Invalid passwords can be set

[pow-nico]

Issue

As an administrator I can set a password with special characters. Some of these special characters lead to an invalid password. In consequence a user cannot log in to SuiteCRM. The following error message is shown: "Login credentials incorrect, please try again."

Expected Behavior

It shouldn't be possible to use special characters which lead to an invalid password.

Actual Behavior

It is possible to use any printable special character to create passwords.

Possible Fix

• prohibit the usage of some special characters at the password input field (less secure) OR
• escape the password correctly (more secure)

Steps to Reproduce

1. create a new user
2. set a password with any of these characters: "`'<>
3. try to login with these credentials

Context

As this is a bug affecting passwords and user logins I would suggest a HIGH priority

Your Environment

• SuiteCRM Version used: 8.2.1
• Browser name and version: Firefox 108.0.1 (64-bit)
• Environment name and version: MariaDB 10.6.11, PHP 8.0
• Operating System and version: Debian 11.6

[pgorod]

It is not insecure to allow special characters in passwords. If they're not getting output as HTML (I don't suppose we'll ever print a password on screen), then no HTML clean-ups are necessary. The same goes for JS clean-ups if this isn't used to produce JS code.

The only needed escaping is SQL escaping when it goes into the database - but escaping doesn't mean the characters can't be saved there, this just has to be done properly.

This is part of the general problem of the way clean-ups are done in SuiteCRM which is quite wrong, I've mentioned this on many occasions.

[pow-nico]

I think you are referring "prohibit the usage of some special characters at the password input field (less secure)".

What I meant was:

If you reduce the set of possible characters for a password and keep the same length then you reduce the possible total amount of passwords. That reduces the time for a successful brute force attack. That's why I said "less secure".

Or did you mean anything else?

[pgorod]

Ok, maybe I didn't read you right. As long as there are enough characters in the password, and it's something that can't be constructed from variations upon dictionary entries, then it gets pretty irrelevant which characters are there, in terms of brute-force attacks.

So I don't see this as a security issue, I see it as a bug which creates problems for users and sysadmins.

[pow-nico]

I think we misunderstand each other:

I'm not talking about a theoretical security flaw of SuiteCRM. I'm actually talking about the bug that you can set an invalid password and because of that an user isn't able to login anymore. I described that in detail in the first post and I don't know why you are sticking to that topic "password complexity".

So please read again the first paragraph or reproduce the bug with these simple 3 steps I described in the first post too.

Do you have any questions to that topic? Or what should I describe in more detail?

[pow-nico]

OFFTOPIC "password complexity"

As long as there are enough characters in the password, and it's something that can't be constructed from variations upon dictionary entries, then it gets pretty irrelevant which characters are there, in terms of brute-force attacks

If I only have the characters "a" and "b" for a password with a length of 2 I have 2^2 possible passwords and I have to systematically check a maximum of 4 passwords until I find a valid one.

If I can use the characters {a,b,c,d} for a 2-characters long password then I get 4^2 possible passwords and I have to guess a maximum of 16 passwords.

In the end: it is not irrelevant which characters are there.

And yes a longer password is better then a more complex one.
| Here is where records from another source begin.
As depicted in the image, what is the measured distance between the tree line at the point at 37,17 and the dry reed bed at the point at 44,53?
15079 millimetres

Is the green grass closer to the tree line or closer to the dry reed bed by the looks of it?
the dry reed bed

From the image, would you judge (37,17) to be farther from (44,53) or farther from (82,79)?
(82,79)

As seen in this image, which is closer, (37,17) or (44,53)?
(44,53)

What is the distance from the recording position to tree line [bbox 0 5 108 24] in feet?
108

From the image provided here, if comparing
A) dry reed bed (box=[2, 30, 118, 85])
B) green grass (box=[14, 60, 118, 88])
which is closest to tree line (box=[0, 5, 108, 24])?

Source

[pgorod]

I just ended my post with this:

So I don't see this as a security issue, I see it as a bug which creates problems for users and sysadmins.

After that, you insist that it's a bug (that's what I am saying also), and ask why I am going on about password complexity. It was because you mentioned it ("less secure"). And then you added to the password complexity topic. Ok.

Off-topic: I am not claiming that less character possibilities is strictly absolutely irrelevant, I am just claiming that the difference between allowing a handful of extra possible characters to a set of some 60 possibilities is practically irrelevant as long as there is a nice password length.

So we basically agree, I guess. Peace. And your bug report is a good one.

My only interest in joining this discussion is not directed at you, but at whoever aims to fix this. I just think that between these two options...

Possible Fix

prohibit the usage of some special characters at the password input field (less secure) OR escape the password correctly (more secure)

... we should choose the second. That's the whole point I've been (clumsily) trying to make.